Exercise details => Check each line of the data for "labeled" and select those that have it.

Dataset extract =>

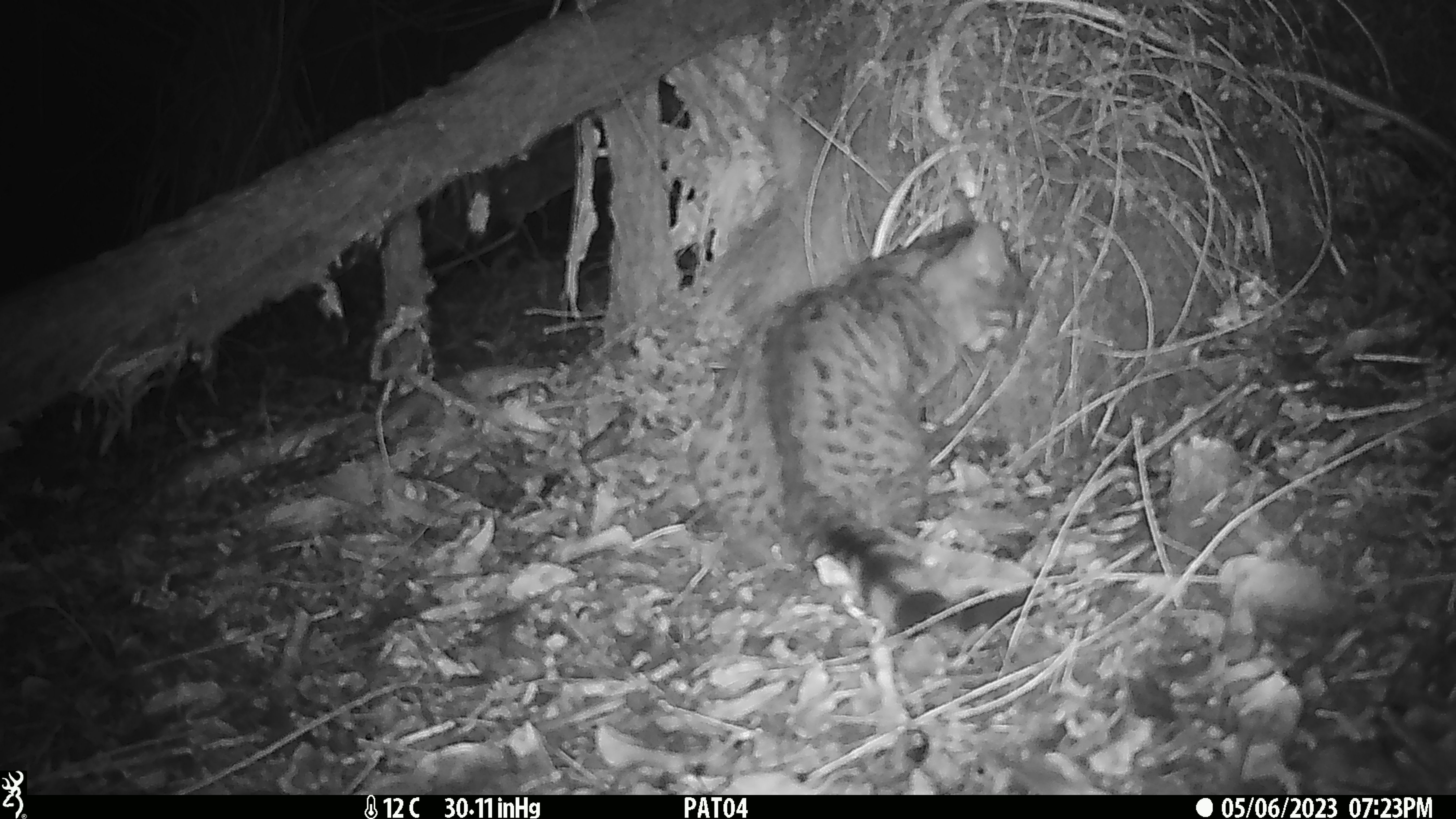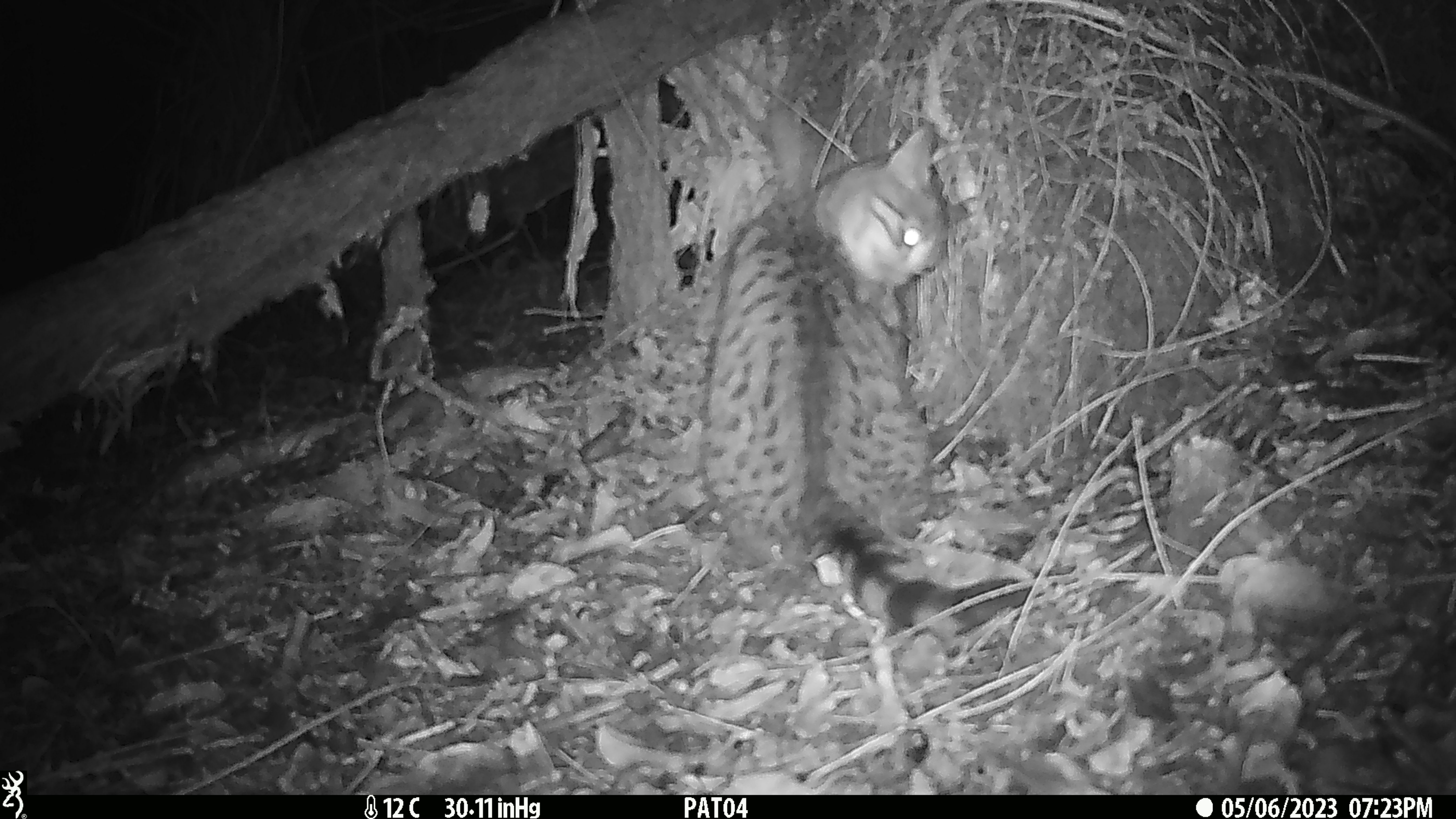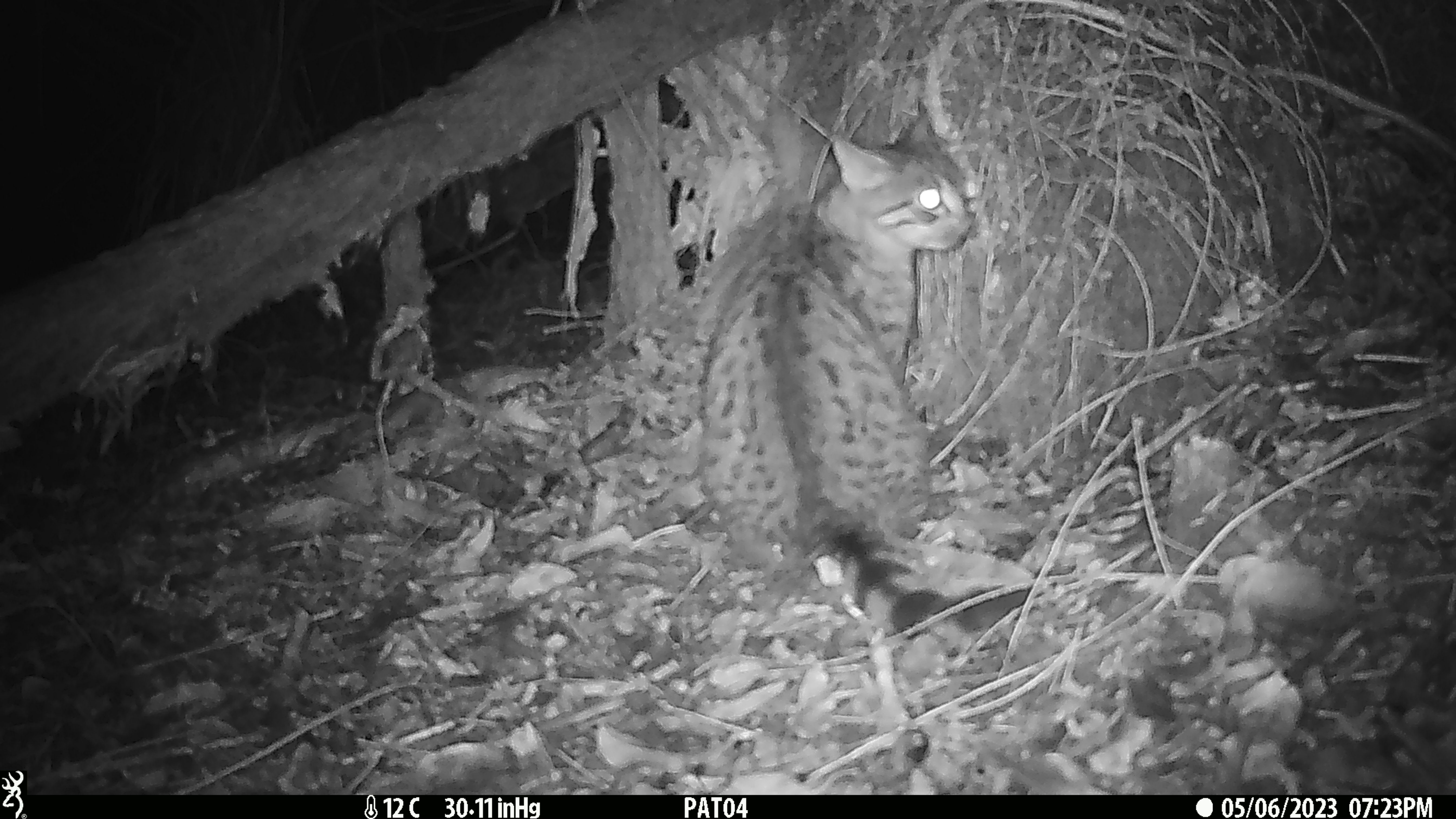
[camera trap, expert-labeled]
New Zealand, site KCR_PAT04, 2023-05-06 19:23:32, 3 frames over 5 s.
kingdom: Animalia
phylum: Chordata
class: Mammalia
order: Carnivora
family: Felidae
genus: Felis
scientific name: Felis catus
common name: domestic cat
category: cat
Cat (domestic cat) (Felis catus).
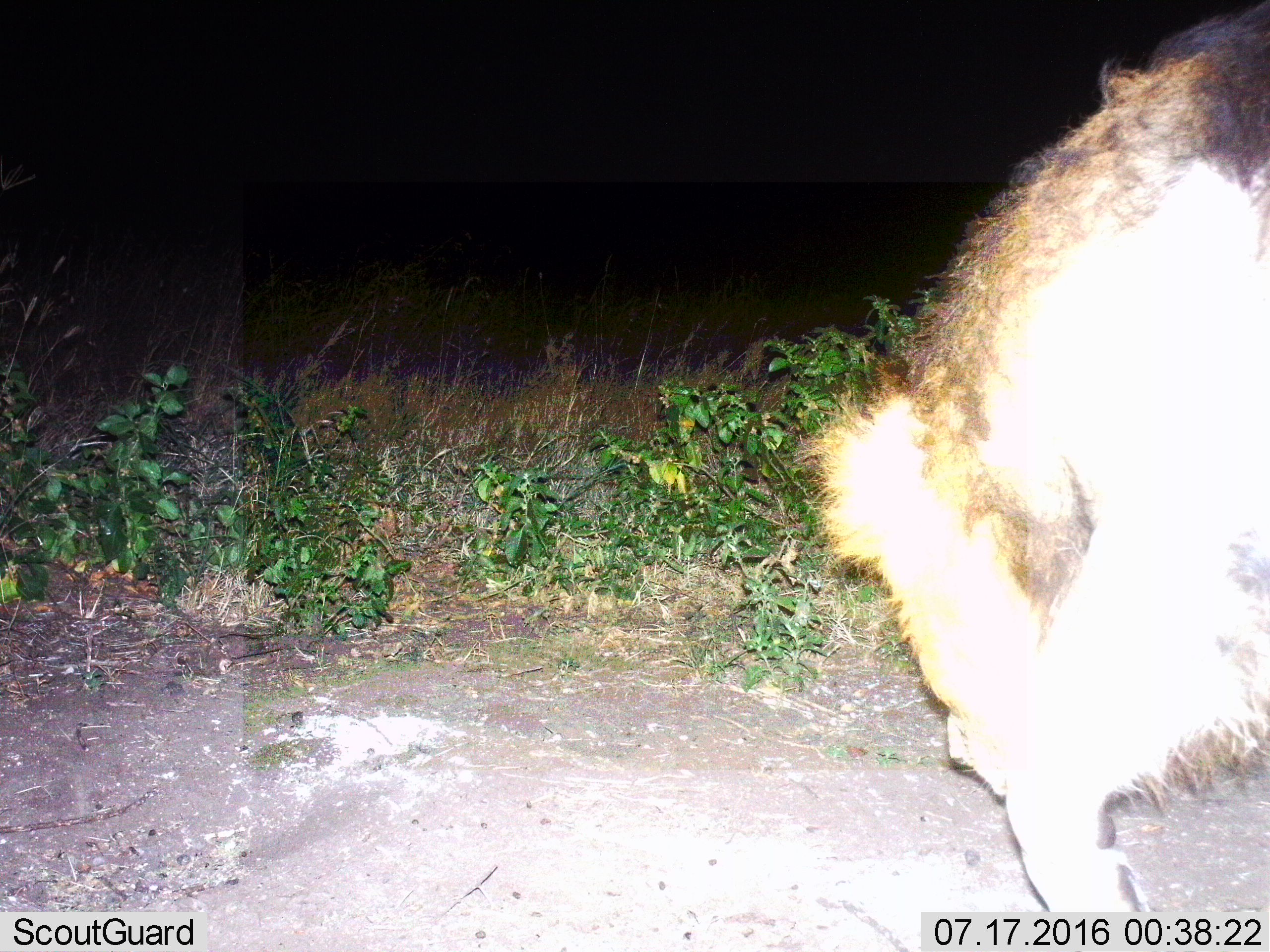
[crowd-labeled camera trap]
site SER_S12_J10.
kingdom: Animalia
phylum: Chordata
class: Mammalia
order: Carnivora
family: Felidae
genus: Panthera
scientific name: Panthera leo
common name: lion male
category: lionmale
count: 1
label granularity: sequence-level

Answer for this exercise =>
[camera trap, expert-labeled]
[crowd-labeled camera trap]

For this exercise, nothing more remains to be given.